Waldumbau: Schutzmaßnahmen gewinnen an Bedeutung
Dürre, Stürme und Insekten haben in den vergangenen Jahren Deutschlands Wäldern massiv zugesetzt. Nadelholzreinbestände sollen in Mischwälder umgebaut werden. Vermehrt sollen deswegen Rehe und Hirsche erlegt werden. Wissenschaftler sagen: Schutzmaßnahmen wie Wuchshüllen oder Gitter gewinnen an Bedeutung.
(Berlin, 04. August 2020) Akteure aus Politik, Forstwirtschaft und Naturschutz fordern, dass der Umbau von anfälligen Fichten- oder Kiefernreinbeständen hin zu klimastabilen Mischwäldern möglichst ohne Schutzmaßnahmen gegen Wildtiere funktionieren soll. Sebastian Hein, Waldbau-Professor der Fachhochschule für Forstwirtschaft in Rottenburg, erwartet gleichzeitig, dass der Einsatz von Forstschutzmaßnahmen wie dem mechanischen Einzelschutz durch Wuchshüllen sogar zunehmen wird.
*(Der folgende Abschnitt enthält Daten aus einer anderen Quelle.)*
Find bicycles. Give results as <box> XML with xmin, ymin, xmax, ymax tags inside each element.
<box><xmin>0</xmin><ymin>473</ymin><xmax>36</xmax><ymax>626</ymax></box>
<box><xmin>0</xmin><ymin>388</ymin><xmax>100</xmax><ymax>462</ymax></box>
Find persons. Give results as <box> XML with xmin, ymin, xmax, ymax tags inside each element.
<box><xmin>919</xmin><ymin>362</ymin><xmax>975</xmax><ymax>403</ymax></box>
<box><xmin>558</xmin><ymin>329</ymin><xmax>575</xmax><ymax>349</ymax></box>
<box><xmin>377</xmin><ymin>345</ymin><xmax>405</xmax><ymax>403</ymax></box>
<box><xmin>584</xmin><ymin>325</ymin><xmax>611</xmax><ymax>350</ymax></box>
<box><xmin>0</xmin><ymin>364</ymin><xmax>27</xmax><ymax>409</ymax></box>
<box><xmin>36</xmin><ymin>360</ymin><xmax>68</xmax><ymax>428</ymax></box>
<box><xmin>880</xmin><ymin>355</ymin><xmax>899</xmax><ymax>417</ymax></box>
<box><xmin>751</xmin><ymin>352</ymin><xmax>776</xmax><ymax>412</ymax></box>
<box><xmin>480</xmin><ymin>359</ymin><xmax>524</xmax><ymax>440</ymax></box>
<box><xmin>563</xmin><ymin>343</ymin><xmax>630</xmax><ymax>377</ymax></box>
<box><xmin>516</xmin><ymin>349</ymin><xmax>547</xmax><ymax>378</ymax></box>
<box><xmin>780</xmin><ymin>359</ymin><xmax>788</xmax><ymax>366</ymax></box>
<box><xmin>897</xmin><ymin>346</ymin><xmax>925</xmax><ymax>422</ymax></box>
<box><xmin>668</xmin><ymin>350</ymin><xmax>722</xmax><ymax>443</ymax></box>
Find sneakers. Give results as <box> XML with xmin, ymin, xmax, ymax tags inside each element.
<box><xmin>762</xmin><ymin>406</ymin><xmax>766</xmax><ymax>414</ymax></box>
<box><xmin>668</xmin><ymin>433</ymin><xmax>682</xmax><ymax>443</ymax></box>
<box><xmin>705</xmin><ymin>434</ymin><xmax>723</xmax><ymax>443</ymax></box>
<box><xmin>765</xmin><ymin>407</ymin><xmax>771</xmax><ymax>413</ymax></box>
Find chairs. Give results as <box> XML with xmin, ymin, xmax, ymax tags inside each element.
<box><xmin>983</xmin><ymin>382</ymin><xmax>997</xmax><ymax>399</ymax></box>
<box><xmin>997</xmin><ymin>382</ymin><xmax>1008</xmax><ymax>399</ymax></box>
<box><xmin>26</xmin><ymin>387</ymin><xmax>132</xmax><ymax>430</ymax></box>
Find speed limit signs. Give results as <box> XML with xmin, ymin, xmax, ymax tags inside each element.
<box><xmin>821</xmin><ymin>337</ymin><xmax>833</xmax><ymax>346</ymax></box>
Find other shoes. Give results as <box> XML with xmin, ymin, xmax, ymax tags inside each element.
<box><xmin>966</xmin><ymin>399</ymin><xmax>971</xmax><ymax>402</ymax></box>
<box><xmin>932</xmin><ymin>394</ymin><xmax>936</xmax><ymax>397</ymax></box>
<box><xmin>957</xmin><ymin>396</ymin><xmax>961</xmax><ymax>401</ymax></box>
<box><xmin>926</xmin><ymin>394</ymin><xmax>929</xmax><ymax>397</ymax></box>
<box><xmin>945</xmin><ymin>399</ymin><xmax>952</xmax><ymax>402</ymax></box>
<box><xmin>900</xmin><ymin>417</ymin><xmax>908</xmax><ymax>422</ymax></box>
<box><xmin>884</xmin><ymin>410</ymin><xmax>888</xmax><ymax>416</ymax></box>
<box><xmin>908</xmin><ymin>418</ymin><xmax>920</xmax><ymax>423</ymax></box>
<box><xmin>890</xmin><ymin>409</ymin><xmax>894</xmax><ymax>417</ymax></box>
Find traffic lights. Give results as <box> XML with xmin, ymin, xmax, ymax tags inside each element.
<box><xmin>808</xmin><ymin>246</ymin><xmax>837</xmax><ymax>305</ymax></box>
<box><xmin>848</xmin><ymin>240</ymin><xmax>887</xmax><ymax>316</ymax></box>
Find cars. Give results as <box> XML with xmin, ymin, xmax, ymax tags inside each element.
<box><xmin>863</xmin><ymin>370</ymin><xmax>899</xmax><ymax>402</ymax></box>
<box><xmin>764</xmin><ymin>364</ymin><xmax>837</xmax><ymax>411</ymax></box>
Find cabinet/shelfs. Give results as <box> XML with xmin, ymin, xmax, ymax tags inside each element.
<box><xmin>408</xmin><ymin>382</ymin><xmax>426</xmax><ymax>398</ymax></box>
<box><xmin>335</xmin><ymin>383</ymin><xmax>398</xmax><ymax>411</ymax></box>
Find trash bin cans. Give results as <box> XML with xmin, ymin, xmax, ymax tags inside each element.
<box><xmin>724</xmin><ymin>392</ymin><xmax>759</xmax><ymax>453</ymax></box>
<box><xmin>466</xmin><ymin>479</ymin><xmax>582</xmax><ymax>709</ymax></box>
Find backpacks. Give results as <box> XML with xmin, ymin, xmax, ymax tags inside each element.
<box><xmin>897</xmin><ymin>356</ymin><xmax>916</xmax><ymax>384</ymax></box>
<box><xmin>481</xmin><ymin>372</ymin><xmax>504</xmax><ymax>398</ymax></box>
Im Interview mit dem Deutschen Jagdverband (DJV) erläutert er die Gründe, die für diese Prognose sprechen.
DJV: Die Waldfläche der Größe des Saarlands ist von Dürre, Sturm und Insekten geschädigt. Auf diesen Flächen sollen jetzt klimastabile Mischwälder entstehen. Dafür müssen Bäume gepflanzt werden. Überleben diese gänzlich ohne Schutzmaßnahmen?
Professor Sebastian Hein: In der Waldbewirtschaftung werden verschiedene Schutzmechanismen angewendet. Zäune beispielsweise schützen vor Schäden durch Reh- oder Schwarzwild. Wuchshüllen fördern das Wachstum und geben der Forstpflanze aus Naturverjüngung oder Pflanzung einen Vorsprung gegenüber Konkurrenzvegetation. Zudem sind sie leichter auffindbar für Pflegemaßnahmen. Daneben gibt es viele weitere Schutzmechanismen, die man auch nur sehr überlegt einsetzen sollte. Wir erwarten jedoch, dass die Dürre der letzten Jahre zu einem steigenden Einsatz solcher Schutzmaßnahmen führen wird.
Kann es trotz angepasster Wildbestände sinnvoll sein, Schutzmaßnahmen vorzunehmen?
Grundsätzlich ist in der Waldbewirtschaftung alles darauf ausgerichtet, die natürliche Wiederbewaldung ohne zusätzliche Maßnahmen – also alleine mit den Kräften der Natur – zu erreichen. Da kann es schon vorkommen, dass dies nicht gelingt: Etwa wenn sehr seltene Baumarten wie Elsbeere oder Speierling gepflanzt werden. Oder wenn für den so wichtigen Umbau hin zu gemischten Wäldern Buchen und Eichen in Kiefernbestände oder Weißtannen in Fichtenbestände eingebracht werden. Hier muss man abwägen und Vor- und Nachteile einander gegenüberstellen.
Im März und April herrscht Jagdruhe, Rehe und Hirsche fressen trotzdem. Wie schützt man Forstpflanzen in der Schonzeit vor Verbiss- und Fegeschäden?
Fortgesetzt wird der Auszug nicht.